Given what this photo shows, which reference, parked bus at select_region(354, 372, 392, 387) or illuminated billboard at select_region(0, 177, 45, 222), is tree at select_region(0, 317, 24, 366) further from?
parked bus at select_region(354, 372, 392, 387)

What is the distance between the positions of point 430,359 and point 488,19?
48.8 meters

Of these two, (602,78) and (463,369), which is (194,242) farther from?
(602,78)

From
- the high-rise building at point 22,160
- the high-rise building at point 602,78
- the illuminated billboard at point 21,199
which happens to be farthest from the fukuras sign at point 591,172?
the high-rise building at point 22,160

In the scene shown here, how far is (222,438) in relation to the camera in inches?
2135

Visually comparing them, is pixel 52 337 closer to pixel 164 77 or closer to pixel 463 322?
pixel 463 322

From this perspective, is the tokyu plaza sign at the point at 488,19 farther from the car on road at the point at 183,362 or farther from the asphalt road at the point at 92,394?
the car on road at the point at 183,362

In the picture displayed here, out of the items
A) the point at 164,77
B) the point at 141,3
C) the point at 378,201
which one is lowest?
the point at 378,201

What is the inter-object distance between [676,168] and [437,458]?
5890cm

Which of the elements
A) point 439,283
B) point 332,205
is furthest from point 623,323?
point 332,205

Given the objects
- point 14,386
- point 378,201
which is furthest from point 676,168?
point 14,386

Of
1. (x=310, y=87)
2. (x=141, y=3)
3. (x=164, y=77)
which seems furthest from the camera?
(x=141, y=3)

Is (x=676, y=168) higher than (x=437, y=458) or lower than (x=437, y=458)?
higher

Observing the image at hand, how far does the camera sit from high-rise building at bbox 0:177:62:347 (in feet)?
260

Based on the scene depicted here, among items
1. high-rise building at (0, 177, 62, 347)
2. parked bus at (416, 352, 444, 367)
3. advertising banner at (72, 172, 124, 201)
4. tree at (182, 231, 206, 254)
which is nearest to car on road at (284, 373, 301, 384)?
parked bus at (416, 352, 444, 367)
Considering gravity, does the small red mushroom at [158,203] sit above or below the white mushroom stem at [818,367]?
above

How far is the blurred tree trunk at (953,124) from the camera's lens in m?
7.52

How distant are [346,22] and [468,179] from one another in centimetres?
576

◆ GIVEN REQUEST: Copy every line verbatim.

◆ ANSWER FOR THIS EXERCISE:
Given what this photo shows, which reference, parked bus at select_region(354, 372, 392, 387) or illuminated billboard at select_region(0, 177, 45, 222), is tree at select_region(0, 317, 24, 366) further from?
parked bus at select_region(354, 372, 392, 387)

What is the distance between the positions of point 430,359 and point 488,19?
48.8 meters

Of these two, (602,78) and (463,369), which is (194,242) farther from?
(602,78)

From
- the high-rise building at point 22,160
- the high-rise building at point 602,78
- the illuminated billboard at point 21,199
which happens to be farthest from the fukuras sign at point 591,172?
the high-rise building at point 22,160

In the scene shown here, how far is (222,438) in relation to the camera in inches?
2135

Visually comparing them, is pixel 52 337 closer to pixel 164 77 or closer to pixel 463 322?
pixel 463 322

From this perspective, is the tokyu plaza sign at the point at 488,19 farther from the car on road at the point at 183,362 or farther from the asphalt road at the point at 92,394?
the car on road at the point at 183,362

In the picture displayed here, out of the items
A) the point at 164,77
B) the point at 141,3
C) the point at 378,201
which one is lowest?
the point at 378,201

What is the inter-object distance between [676,168] and [437,458]?
5890cm

Which of the elements
A) point 439,283
B) point 332,205
is furthest from point 623,323?
point 332,205

Given the objects
- point 14,386
- point 378,201
which is furthest from point 676,168?
point 14,386

Of
1. (x=310, y=87)
2. (x=141, y=3)
3. (x=164, y=77)
which seems furthest from the camera?
(x=141, y=3)

Is (x=676, y=168) higher than (x=437, y=458) or lower than (x=437, y=458)?
higher

Observing the image at hand, how far does the camera sit from high-rise building at bbox 0:177:62:347 (in feet)?
260

Based on the scene depicted here, among items
1. high-rise building at (0, 177, 62, 347)
2. parked bus at (416, 352, 444, 367)
3. advertising banner at (72, 172, 124, 201)
4. tree at (182, 231, 206, 254)
which is nearest to car on road at (284, 373, 301, 384)?
parked bus at (416, 352, 444, 367)
Considering gravity, does the small red mushroom at [158,203] sit above or below the white mushroom stem at [818,367]?
above

How far is the blurred tree trunk at (953,124) from the camera's lens in m?
7.52

How distant are [346,22] and [468,179] from one another in centimetres?
576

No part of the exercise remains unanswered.